[[ TEXT SECTION open ]]
If it is determined that the one or more segments that follow the
lost segment are available and that the segment that precedes the
lost segment and the first of the one or more segments that follow
the lost segment are deemed voiced segments, then packet loss
concealment is performed using periodic waveform extrapolation
based on the segment that precedes the lost segment and on the one
or more segments that follow the lost segment. If, however, it is
determined that the one or more segments that follow the lost
segment are not available or that either the segment that precedes
the lost segment or the first of the one or more segments that
follow the lost segment is not deemed a voiced segment, then packet
loss concealment is performed using waveform extrapolation based on
the segment that precedes the lost segment but not on any segments
that follow the lost segment.
[0015] An alternate computer program product is also described
herein. The computer program product includes a computer-readable
medium having computer program logic recorded thereon for enabling
a processor to conceal a lost segment in a speech or audio signal
that comprises a series of segments. The computer program logic
includes first means, second means and third means. The first means
are for enabling the processor to determine if one or more segments
that follow the lost segment in the series of segments are
available. The second means are for enabling the processor to
perform packet loss concealment using periodic waveform
extrapolation based on a segment that precedes the lost segment in
the series of segments and on the one or more segments that follow
the lost segment responsive to a determination that the one or more
segments that follow the lost segment are available. The third
means are for enabling the processor to perform packet loss
concealment using waveform extrapolation based on the segment that
precedes the lost segment but not on any segments that follow the
lost segment responsive to a determination that the one or more
segments that follow the lost segment are not available.
[0016] The computer program product may further include means for
enabling the processor to determine if the segment that precedes
the lost segment and the first of the one or more segments that
follow the lost segments are deemed voiced segments. In accordance
with this embodiment, the second means includes means for enabling
the processor to perform packet loss concealment using periodic
waveform extrapolation based on the segment that precedes the lost
segment and on the one or more segments that follow the lost
segment responsive to a determination that the one or more segments
that follow the lost segment are available and to a determination
that the segment that precedes the lost segment and the first of
the one or more segments that follow the lost segment are deemed
voiced segments. In further accordance with this embodiment, the
third means comprises means for enabling the processor to perform
packet loss concealment using waveform extrapolation based on the
segment that precedes the lost segment but not on any segments that
follow the lost segment responsive to a determination that the one
or more segments that follow the lost segment are not available or
to a determination that either the segment that precedes the lost
segment or the first of the one or more segments that follow the
lost segment is not deemed a voiced segment.
[[ TEXT SECTION closed ]]
[[ RECORDS PROVIDED open ]]
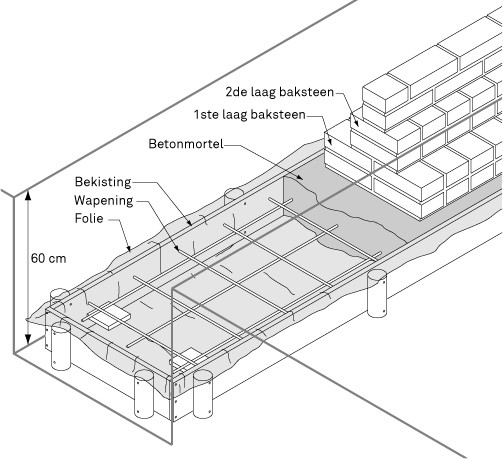 2de laag baksteen
1ste laag baksteen
Betonmortel
Bekisting
Wapening
Folie
60 cm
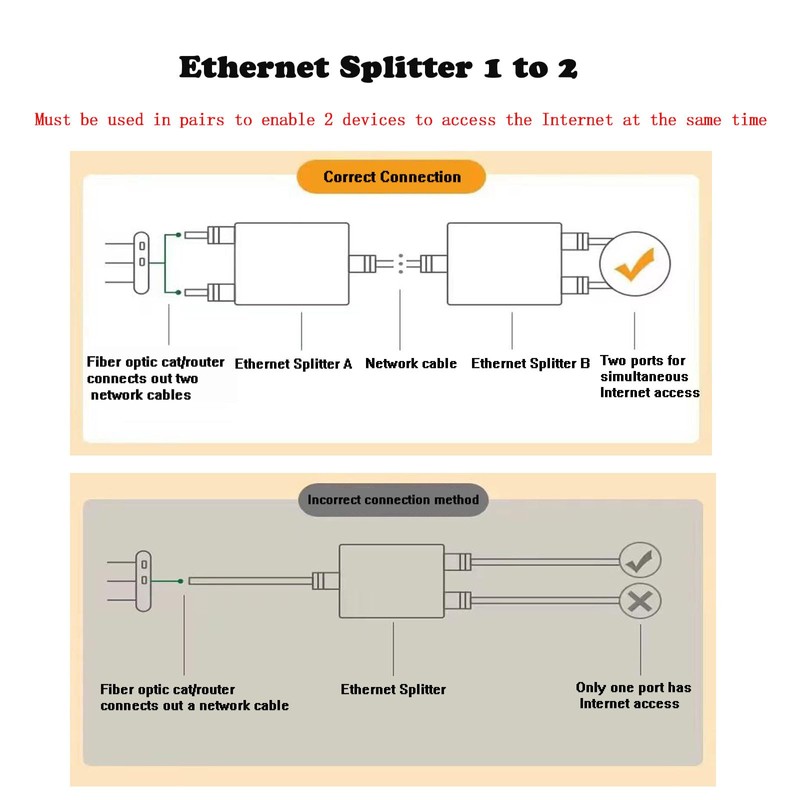 Ethernet Splitter 1 to 2

Must be used in pairs to enable 2 devices to access the Internet at the same time

Correct Connection

Fiber optic cat/router connects out two network cables

Ethernet Splitter A

Network cable

Ethernet Splitter B

Two ports for simultaneous Internet access

Incorrect connection method

Fiber optic cat/router connects out a network cable

Ethernet Splitter

Only one port has Internet access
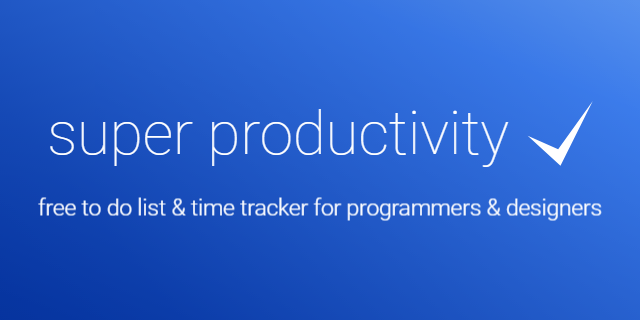 super productivity

free to do list & time tracker for programmers & designers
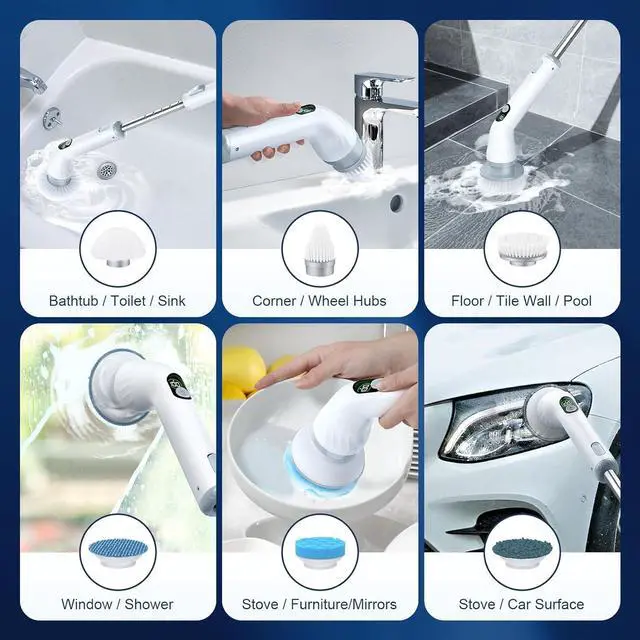 Bathtub / Toilet / Sink

Corner / Wheel Hubs

Floor / Tile Wall / Pool

Window / Shower

Stove / Furniture/Mirrors

Stove / Car Surface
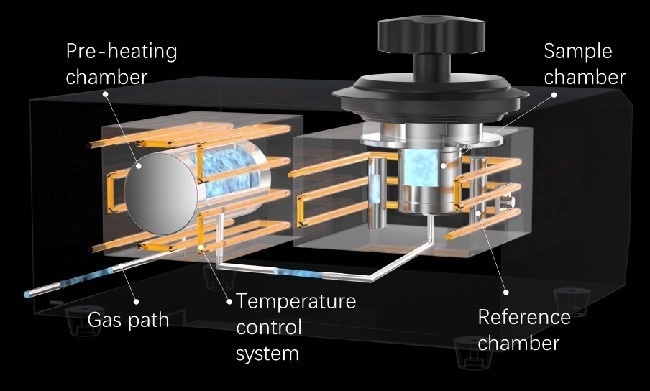 Pre-heating chamber

Sample chamber

Gas path

Temperature control system

Reference chamber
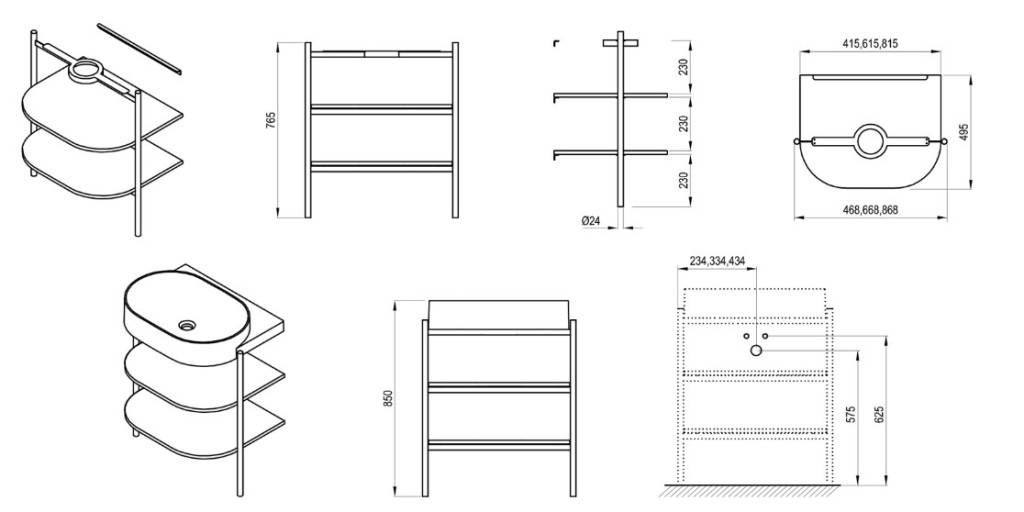 765

230
230
230
Ø24

415,615,815
495
468,668,868

850

234,334,434
575
625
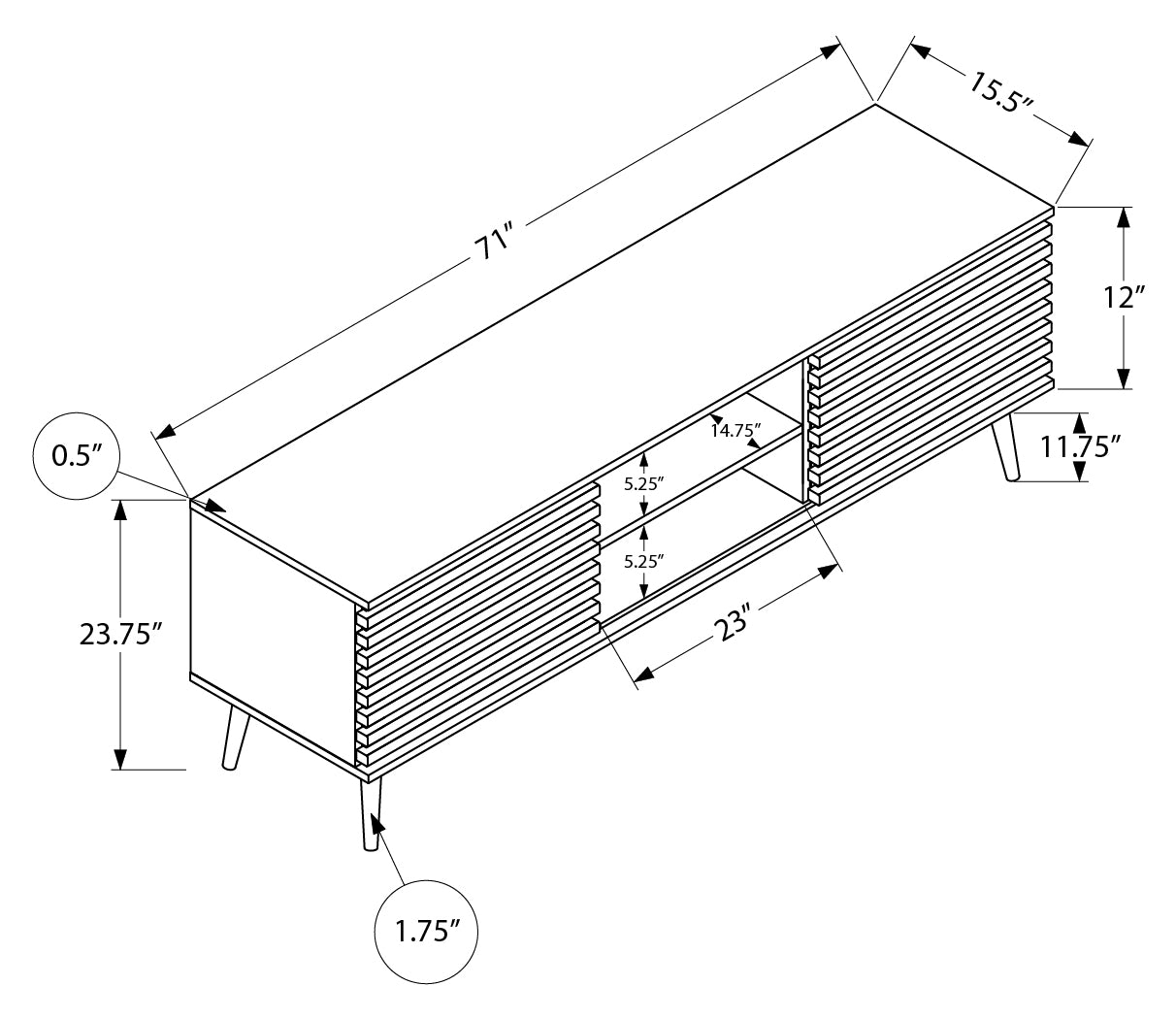 71″

15.5″

12″

0.5″

14.75″

11.75″

5.25″

5.25″

23.75″

23″

1.75″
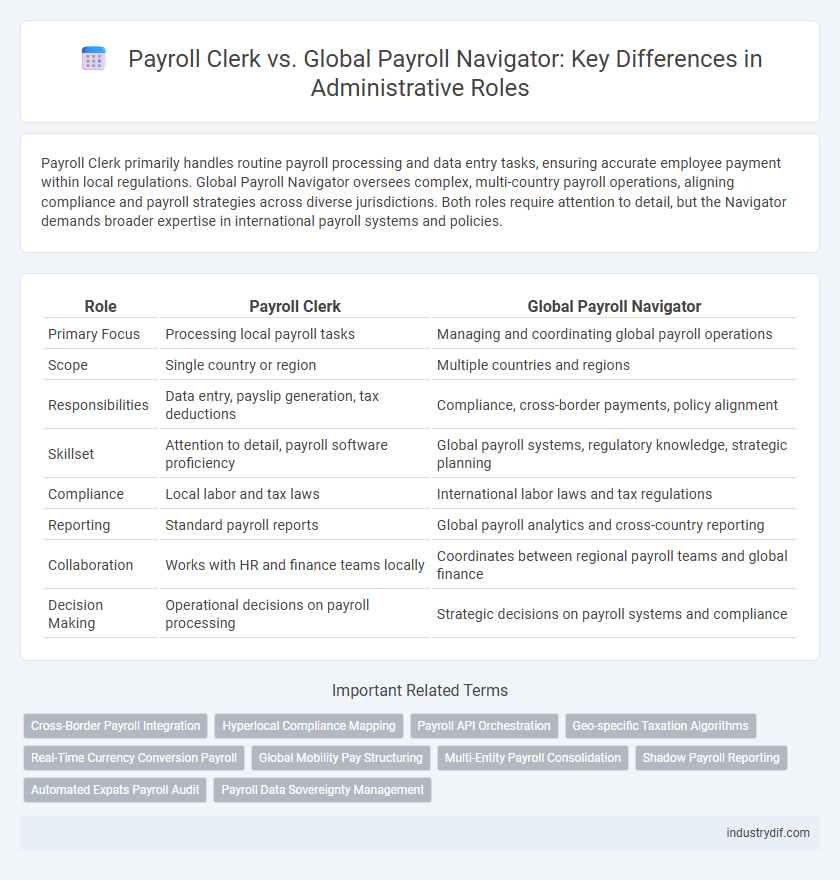 Payroll Clerk vs. Global Payroll Navigator: Key Differences in Administrative Roles

Payroll Clerk primarily handles routine payroll processing and data entry tasks, ensuring accurate employee payment within local regulations. Global Payroll Navigator oversees complex, multi-country payroll operations, aligning compliance and payroll strategies across diverse jurisdictions. Both roles require attention to detail, but the Navigator demands broader expertise in international payroll systems and policies.

| Role | Payroll Clerk | Global Payroll Navigator |
|---|---|---|
| Primary Focus | Processing local payroll tasks | Managing and coordinating global payroll operations |
| Scope | Single country or region | Multiple countries and regions |
| Responsibilities | Data entry, payslip generation, tax deductions | Compliance, cross-border payments, policy alignment |
| Skillset | Attention to detail, payroll software proficiency | Global payroll systems, regulatory knowledge, strategic planning |
| Compliance | Local labor and tax laws | International labor laws and tax regulations |
| Reporting | Standard payroll reports | Global payroll analytics and cross-country reporting |
| Collaboration | Works with HR and finance teams locally | Coordinates between regional payroll teams and global finance |
| Decision Making | Operational decisions on payroll processing | Strategic decisions on payroll systems and compliance |

Important Related Terms

Cross-Border Payroll Integration
Hyperlocal Compliance Mapping
Payroll API Orchestration
Geo-specific Taxation Algorithms
Real-Time Currency Conversion Payroll
Global Mobility Pay Structuring
Multi-Entity Payroll Consolidation
Shadow Payroll Reporting
Automated Expats Payroll Audit
Payroll Data Sovereignty Management

industrydif.com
[[ RECORDS PROVIDED closed ]]
#### DIRECTIONS FOR THIS TASK
Please pick up the text on packet loss concealment after its last sentence and continue it. The records come from a different source than the text on packet loss concealment.

#### RESPONSE AREA
[0017] Further features and advantages of the present invention, as
well as the structure and operation of various embodiments of the
present invention, are described in detail below with reference to
the accompanying drawings. It is noted that the invention is not
limited to the specific embodiments described herein. Such
embodiments are presented herein for illustrative purposes only.
Additional embodiments will be apparent to persons skilled in the
art based on the teachings contained herein.
BRIEF DESCRIPTION OF THE DRAWINGS/FIGURES
[0018] The accompanying drawings, which are incorporated herein and
form a part of the specification, illustrate one or more
embodiments of the present invention and, together with the
description, further serve to explain the purpose, advantages, and
principles of the invention and to enable a person skilled in the
art to make and use the invention.
[0019] FIG. 1 depicts a flowchart of a method for performing packet
loss concealment (PLC) in accordance with an embodiment of the
present invention in which a selection is made between a
conventional PLC technique and a novel PLC technique.
[0020] FIG. 2 depicts a flowchart of a further method for
performing PLC in accordance with an embodiment of the present
invention in which a selection is made between a conventional PLC
technique and a novel PLC technique.
[0021] FIG. 3 depicts a novel method for performing PLC in
accordance with an embodiment of the present invention.
[0022] FIG. 4 depicts a flowchart of a method for extrapolating a
waveform based on at least one frame preceding a lost frame in a
series of frames and at least one frame that follows the lost frame
in the series of frames in accordance with an embodiment of the
present invention.
[0023] FIG. 5 depicts a flowchart of a method for calculating a
number of pitch cycles in a gap between the end of a frame
immediately preceding a lost frame and a middle of an overlap-add
region in a first good frame following the lost frame in accordance
with an embodiment of the present invention.
[0024] FIG. 6 is a block diagram of a computer system in which
embodiments of the present invention may be implemented.
[0025] The features and advantages of the present invention will
become more apparent from the detailed description set forth below
when taken in conjunction with the drawings. The drawing in which
an element first appears is indicated by the leftmost digit(s) in
the corresponding reference number.
DETAILED DESCRIPTION OF INVENTION
A. Introduction
[0026] The following detailed description of the present invention
refers to the accompanying drawings that illustrate exemplary
embodiments consistent with this invention. Other embodiments are
possible, and modifications may be made to the illustrated
embodiments within the spirit and scope of the present invention.
Therefore, the following detailed description is not meant to limit
the invention. Rather, the scope of the invention is defined by the
appended claims.
[0027] It will be apparent to persons skilled in the art that the
present invention, as described below, may be implemented in many
different embodiments of hardware, software, firmware, and/or the
entities illustrated in the drawings. Any actual software code with
specialized control hardware to implement the present invention is
not limiting of the present invention. Thus, the operation and
behavior of the present invention will be described with the
understanding that modifications and variations of the embodiments
are possible, given the level of detail presented herein.
[0028] It should be understood that the while the detailed
description of the invention set forth herein refers to the
processing of speech signals, the invention may be also be used in
relation to the processing of other types of audio signals as well.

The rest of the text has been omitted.